Comunque il tono prevalente della raccolta tende ad essere malinconico se non pessimista, perché di fronte alla non “corrispondenza d’amorosi sensi” (Foscolo, I Sepolcri), il poeta cade in una profonda crisi esistenziale che solo a momenti riesce ad attutirsi attraverso la sublimazione dell’amore, consista questa in un ritorno a Dio, o nella semplice malinconica rimembranza che talvolta, proiettandosi in una dimensione futura, osa uscire dal passato e proporsi come speranza.

I Lirici greci, i Neoteroi e gli Elegiaci latini, le letterature di tutti i tempi e di tutti i luoghi ci hanno lasciato bellissime raccolte e, in genere, poesie d’amore, ma limitandoci all’ambito della letteratura italiana, in questo contesto non possiamo non ricordare, oltre il già citato Petrarca, alcuni dei più significativi poeti italiani che hanno fatto delle donne da loro amate, oggetto d’ispirazione e di altissima poesia: da Jacopo da Lentini, a Dante, a Guido Cavalcanti e passando dalle origini della letteratura italiana al Novecento e ai contemporanei, solo per citare qualche nome, Gozzano, Pavese, Saba, Montale, Laurano e le citazioni potrebbero continuare a lungo, sino, per citare almeno un nome femminile a Franca Alaimo, ebbene Alessandro Lo Iacono con ”la sua parola innamorata” per riprendere il titolo di una nota antologia contemporanea, presenta in erba requisiti per domani, coniugando, secondo il precetto oraziano,”ingenium et ars, essere annoverato, tra così nobile schiera, quasi “sesto tra cotanto senno” (Div. Commedia, Inferno, c.IV), infatti le sue poesie d’amore si caratterizzano per semplicità compositiva e per freschezza sentimentale quasi adolescenziale, sia che sogni e si illuda, sia che si tormenti. Se tale semplicità e freschezza rendono i versi coinvolgenti, un’attenta indagine intertestuale li rende anche culturalmente accattivanti.

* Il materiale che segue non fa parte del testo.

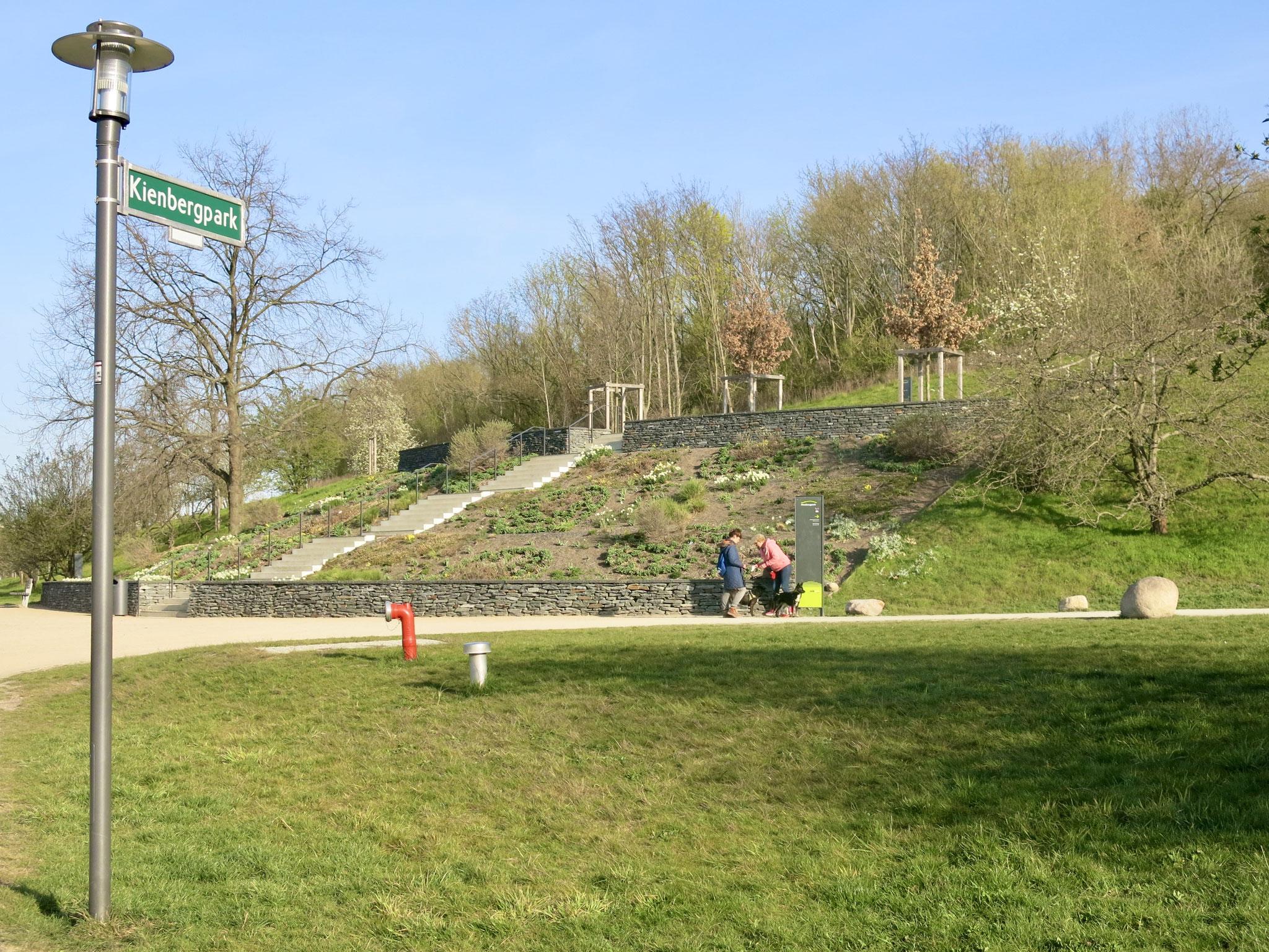 Tipp 9: Kienberg, Kienbergterrassen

Leggasi, ad esempio, la lirica introduttiva ”Al quaderno della passione” in cui il poeta si rivolge direttamente al quaderno, perché custodisca nel suo interno le sue parole”intrise di passione e di sentimento”, qui chiaramente si evince l’influsso di G. Cavalcanti ed in particolare della sua nota poesia”Noi sian le triste penne isbigotite”, anche se lo stilnovista personifica gli oggetti della scrittura e li rende parlanti come altro da sé, ma entrambi alla fine si rivolgono al lettore affinché tenga in considerazione i loro versi; oppure si legga la poesia “Da lontano ti guardo”, dove il verso ”vedendo la morte attraverso i tuoi occhi”, senz’altro ricorda famosissimi versi di C. Pavese.

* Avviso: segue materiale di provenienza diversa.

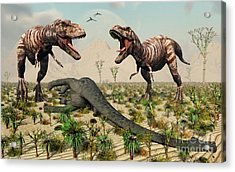 Confrontation Between A Pair Of T. Rex Acrylic Print by Mark Stevenson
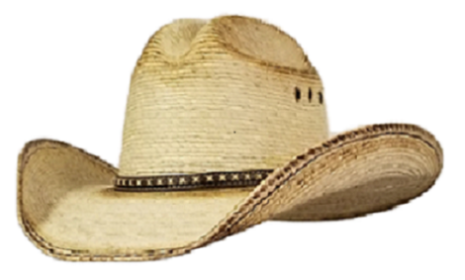 Country Cowboy Hats straw hat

La silloge si può considerare un prosimetro, poiché l’aprono e la chiudono alcune pagine in prosa, in cui il poeta quasi bisognoso di un marchio a fuoco,che al di là dell’espandersi lirico, ulteriormente chiarifichi a se stesso e ai lettori il suo sentire, descrive la sua storia d’amore: la sua follia, il suo tormento, la sua rassegnata accettazione nella speranza che un’altra donna possa colmare il vuoto esistenziale che la non corrispondenza di Luce gli ha creato, inoltre Lo Iacono spera che, come Dante ha dato immortalità a Beatrice attraverso la Vita nova e soprattutto la Divina Commedia, anche i suoi versi diano eternità a Luce. Ambizione? No, semplicemente consapevolezza del potere eternatore della parola, tipico di chi considera la scrittura e, nello specifico la poesia, lo strumento più efficace di espressione d’identità.